▶ _PASSAGE_
Question

The orbital velocity $v_o$ of a satellite at height R from the surface in terms of escape velocity $v_e$ from the earth is:

• A. $\frac{v_{e}}{2}$
• B. $\frac{v_{e}}{4}$
• C. $\frac{v_{e}}{\sqrt{2}}$
• D. $v_{e}$
• E. $\sqrt{2}v_{e}$

Hint:

Remember to always measure distance from the center of the earth (Radius + Height) for orbital mechanics.

Answer 1

The Correct Option is A

Step 1: Concept
Escape velocity $v_e = \sqrt{\frac{2GM}{R}}$. Orbital velocity $v_o = \sqrt{\frac{GM}{r}}$.

Step 2: Analysis
At height $R$ from the surface, distance from centre $r = R + R = 2R$. $v_o = \sqrt{\frac{GM}{2R}}$.

Step 3: Calculation
$v_e = \sqrt{\frac{2GM}{R}} \implies \sqrt{\frac{GM}{R}} = \frac{v_e}{\sqrt{2}}$. $v_o = \frac{1}{\sqrt{2}} \sqrt{\frac{GM}{R}} = \frac{1}{\sqrt{2}} \cdot \frac{v_e}{\sqrt{2}} = \frac{v_e}{2}$. Final Answer: (A)

▶ _SUPPLIED ENTRIES_
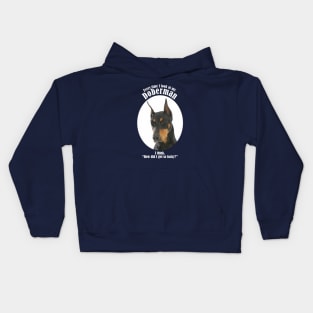 Lucky Doberman Kids Hoodie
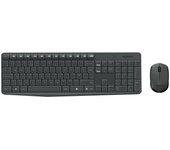 Logitech MK235 teclado RF Wireless QWERTY Italiano Black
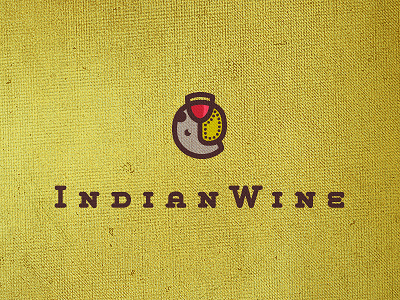Indian wine elephant failed playoff glass india logo logo design logo designer wine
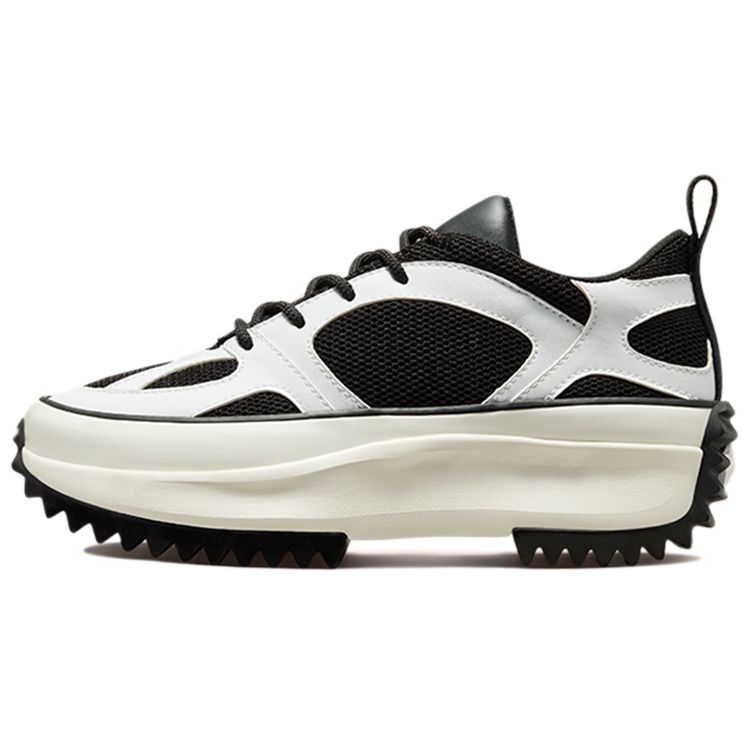 

Converse Run Star Veloz Ox Low Top White Black Egret Unisex Platform Sneakers 171663C EU 43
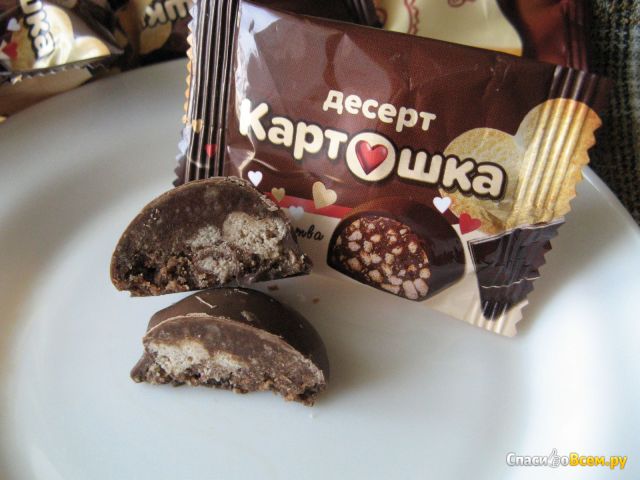 Конфеты шоколадные «Кондитер Профи» Десерт "Картошка"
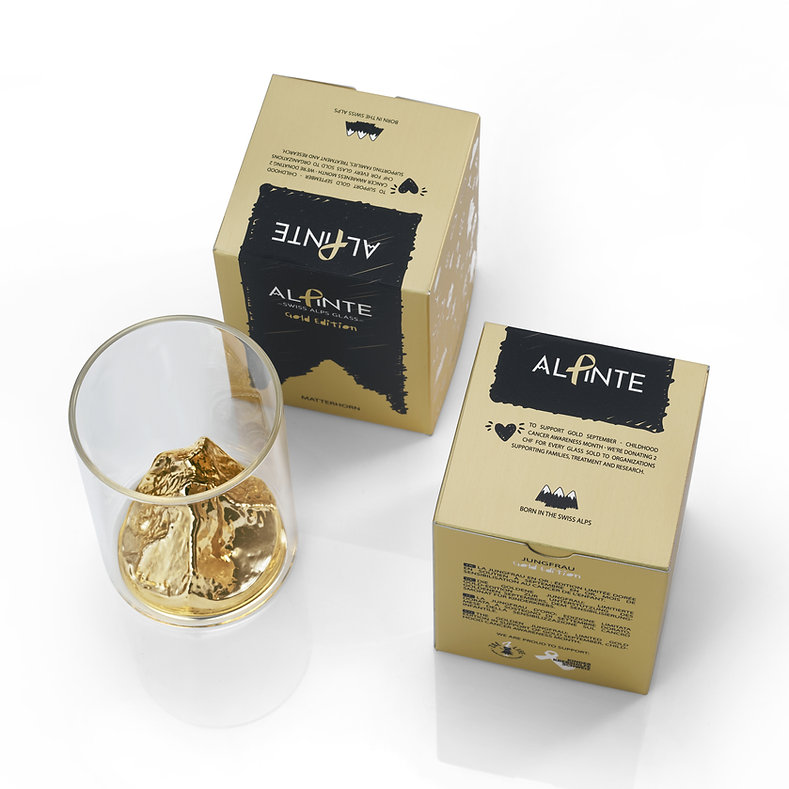 Verre Alpinte Matterhorn Septembre en Or - 2.5dl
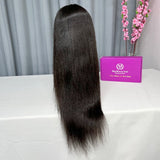 HD 13x4" Lace Frontal Burmese Hair wigs 180% Density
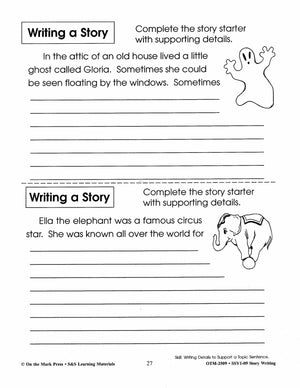 Story Writing Build Their Skills Workbook Grades 1-3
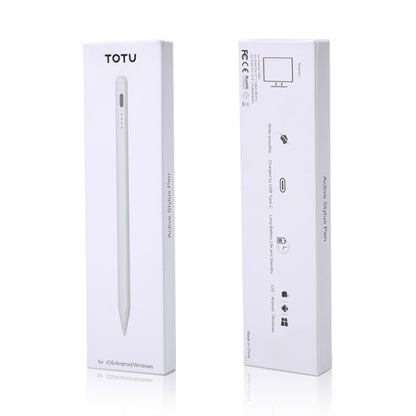 TOTUDESIGN P6-C Glory Series Capactior Pens for iPad(White) - Stylus Pen by TOTUDESIGN | Online Shopping South Africa | PMC Jewellery | Buy Now Pay Later Mobicred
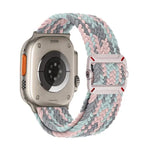 ダブルループ機械式バックルナイロン編みウォッチバンド、Apple Watch 46mm / 49mm / 45mm / 44mm用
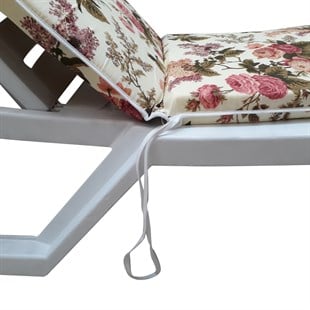 Şezlong Mi̇nderi̇ Medi̇an Pam./Pol. Kumaş Fermuarli-Nergi̇s | Su Geçirmez Şezlong Minderi – 5 cm Sünger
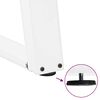 vidaXL Pieds de table &agrave; manger en U 2 pi&egrave;ces Blanc 70 x (72-73) cm Acier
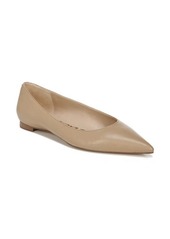 Sam Edelman Stacey Pointed Toe Flat in Soft Beige at Nordstrom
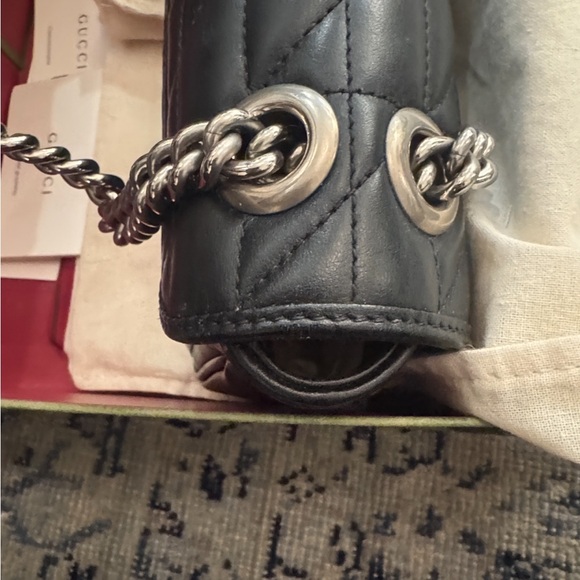 Gucci GG Marmont Matelassé Black Leather Shoulder Bag – w orig Dust Bag box etc - Picture 15 of 16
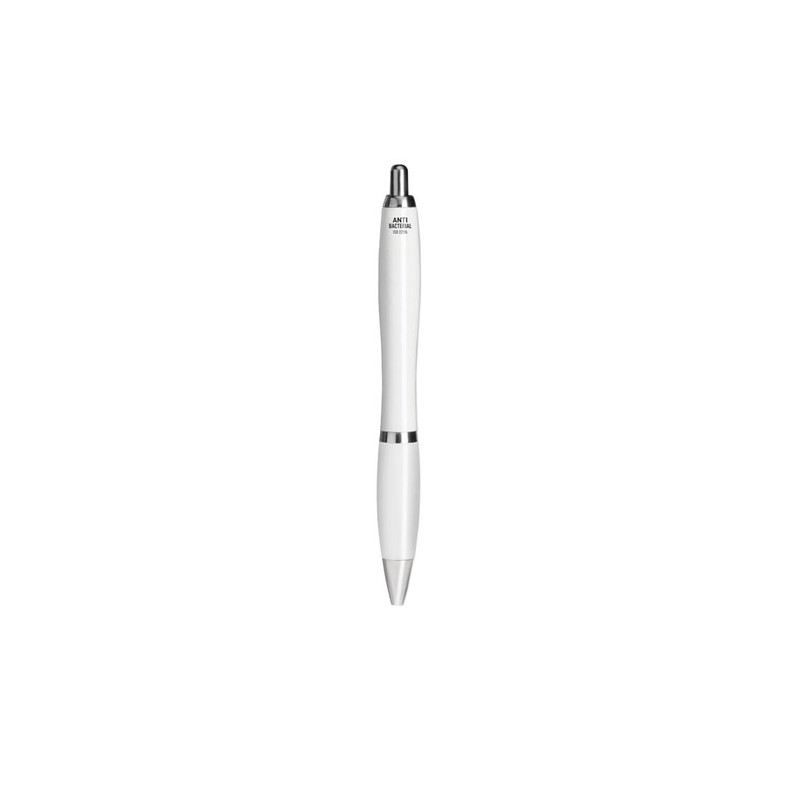 Stylo antibactérien personnalisé  RIO CLEAN Matières : ABS Couleurs : blanc personnalisable avec votre logo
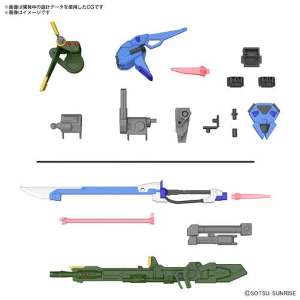GUNDAM - Option Parts Set Gunpla 02 Launcher Striker & Sword Striker Model Kit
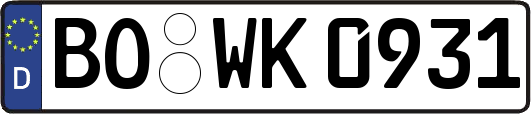 BO-WK0931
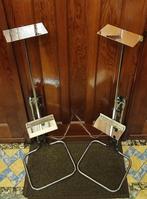 Vintage Maya speakersteunen chroom, Ophalen of Verzenden, Zo goed als nieuw, Speaker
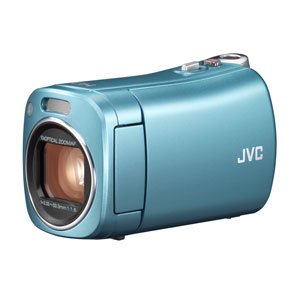 【中古】JVC KENWOOD JVC ビデオカメラ BabyMovie 内蔵メモリー32GB ブルー GZ-N5-A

▶ _EXERCISE REQUIREMENTS_
(1) According to the hint in the orbital velocity problem, from what point should distance always be measured in orbital mechanics?
(2) Rewrite part of the orbital velocity problem, starting at "The Correct Option" and ending at "Final Answer: (A)", replacing "Analysis" with "Derivation".

▶ _RESPONSES FOR EACH TASK_
(1) From the center of the earth (Radius + Height).

(2)
The Correct Option is A

Step 1: Concept
Escape velocity $v_e = \sqrt{\frac{2GM}{R}}$. Orbital velocity $v_o = \sqrt{\frac{GM}{r}}$.

Step 2: Derivation
At height $R$ from the surface, distance from centre $r = R + R = 2R$. $v_o = \sqrt{\frac{GM}{2R}}$.

Step 3: Calculation
$v_e = \sqrt{\frac{2GM}{R}} \implies \sqrt{\frac{GM}{R}} = \frac{v_e}{\sqrt{2}}$. $v_o = \frac{1}{\sqrt{2}} \sqrt{\frac{GM}{R}} = \frac{1}{\sqrt{2}} \cdot \frac{v_e}{\sqrt{2}} = \frac{v_e}{2}$. Final Answer: (A)